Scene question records
***

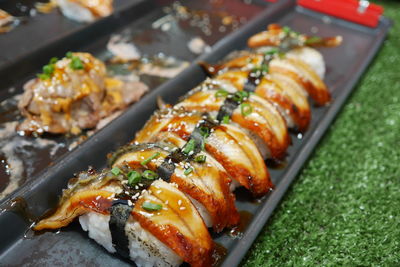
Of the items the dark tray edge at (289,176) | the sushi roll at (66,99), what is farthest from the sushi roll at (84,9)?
the dark tray edge at (289,176)

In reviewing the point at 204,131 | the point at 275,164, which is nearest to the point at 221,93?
the point at 204,131

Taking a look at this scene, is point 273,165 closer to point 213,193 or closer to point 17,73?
point 213,193

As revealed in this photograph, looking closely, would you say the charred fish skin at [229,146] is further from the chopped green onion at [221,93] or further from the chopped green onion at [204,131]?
the chopped green onion at [221,93]

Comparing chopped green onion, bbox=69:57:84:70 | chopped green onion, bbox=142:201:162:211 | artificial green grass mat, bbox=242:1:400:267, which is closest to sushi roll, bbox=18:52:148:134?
chopped green onion, bbox=69:57:84:70

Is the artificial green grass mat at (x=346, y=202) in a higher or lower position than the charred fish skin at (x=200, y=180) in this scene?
lower

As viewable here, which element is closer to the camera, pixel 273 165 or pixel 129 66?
pixel 273 165

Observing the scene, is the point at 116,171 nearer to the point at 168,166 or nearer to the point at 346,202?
the point at 168,166

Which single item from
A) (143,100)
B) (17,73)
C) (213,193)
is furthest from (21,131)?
(213,193)

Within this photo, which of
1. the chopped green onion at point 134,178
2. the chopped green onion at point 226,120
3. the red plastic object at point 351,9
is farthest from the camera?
the red plastic object at point 351,9
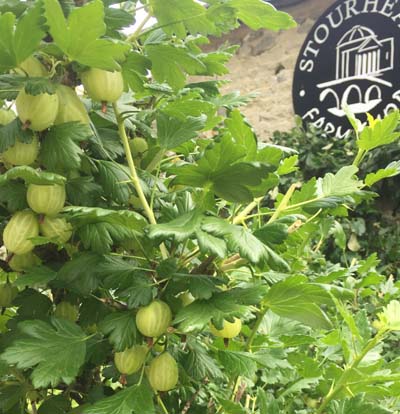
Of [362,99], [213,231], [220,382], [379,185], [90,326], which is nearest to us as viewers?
[213,231]

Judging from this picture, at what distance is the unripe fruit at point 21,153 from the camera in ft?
1.84

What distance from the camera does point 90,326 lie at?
0.65m

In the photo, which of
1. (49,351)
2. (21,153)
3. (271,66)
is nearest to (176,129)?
(21,153)

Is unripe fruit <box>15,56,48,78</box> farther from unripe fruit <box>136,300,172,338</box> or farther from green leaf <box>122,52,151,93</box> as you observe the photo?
unripe fruit <box>136,300,172,338</box>

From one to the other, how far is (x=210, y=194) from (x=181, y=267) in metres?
0.08

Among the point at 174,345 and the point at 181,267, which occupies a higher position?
the point at 181,267

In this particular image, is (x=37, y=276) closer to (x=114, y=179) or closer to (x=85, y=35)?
(x=114, y=179)

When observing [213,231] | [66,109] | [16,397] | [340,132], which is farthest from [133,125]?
[340,132]

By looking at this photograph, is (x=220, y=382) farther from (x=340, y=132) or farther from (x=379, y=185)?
(x=340, y=132)

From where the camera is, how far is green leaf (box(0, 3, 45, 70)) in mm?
499

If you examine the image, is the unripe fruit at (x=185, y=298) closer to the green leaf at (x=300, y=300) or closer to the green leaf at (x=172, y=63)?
the green leaf at (x=300, y=300)

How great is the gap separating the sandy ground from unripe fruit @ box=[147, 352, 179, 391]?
2.89 m

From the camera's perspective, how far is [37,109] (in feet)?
1.75

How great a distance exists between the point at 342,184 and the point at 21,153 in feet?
1.15
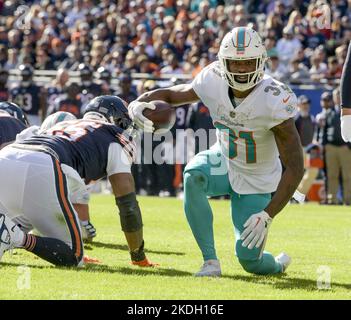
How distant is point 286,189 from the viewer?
613cm

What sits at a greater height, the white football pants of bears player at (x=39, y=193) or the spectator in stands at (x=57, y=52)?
the white football pants of bears player at (x=39, y=193)

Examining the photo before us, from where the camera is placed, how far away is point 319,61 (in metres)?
14.7

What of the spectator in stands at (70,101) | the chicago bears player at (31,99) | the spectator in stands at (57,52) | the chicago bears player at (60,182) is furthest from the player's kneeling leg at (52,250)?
the spectator in stands at (57,52)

***

__Directive__
Update the stretch from the line containing "By looking at" through the end of the items by replacing "unripe fruit" with "green fruit", with everything else unchanged. Give only those lines, and leave the pictures out.

__The answer__
By looking at this photograph, is (x=220, y=382) farther from (x=340, y=132) or farther from (x=379, y=185)?
(x=340, y=132)

From where the camera is, how far is green leaf (box(0, 3, 45, 70)) in mm?
499

If you examine the image, is the green fruit at (x=185, y=298) closer to the green leaf at (x=300, y=300) or closer to the green leaf at (x=172, y=63)?
the green leaf at (x=300, y=300)

How great is the gap separating the sandy ground from green fruit @ box=[147, 352, 179, 391]?
2.89 m

From the camera's perspective, how far is [37,109] (in feet)?
1.75

How great a distance exists between the point at 342,184 and the point at 21,153 in feet?
1.15
How distant is point 286,189 from the viewer?
613cm

What sits at a greater height, the white football pants of bears player at (x=39, y=193) or the spectator in stands at (x=57, y=52)?
the white football pants of bears player at (x=39, y=193)

Examining the photo before us, from where the camera is placed, how far away is point 319,61 (in metres)?
14.7

What of the spectator in stands at (70,101) | the chicago bears player at (31,99) | the spectator in stands at (57,52) | the chicago bears player at (60,182) is furthest from the player's kneeling leg at (52,250)?
the spectator in stands at (57,52)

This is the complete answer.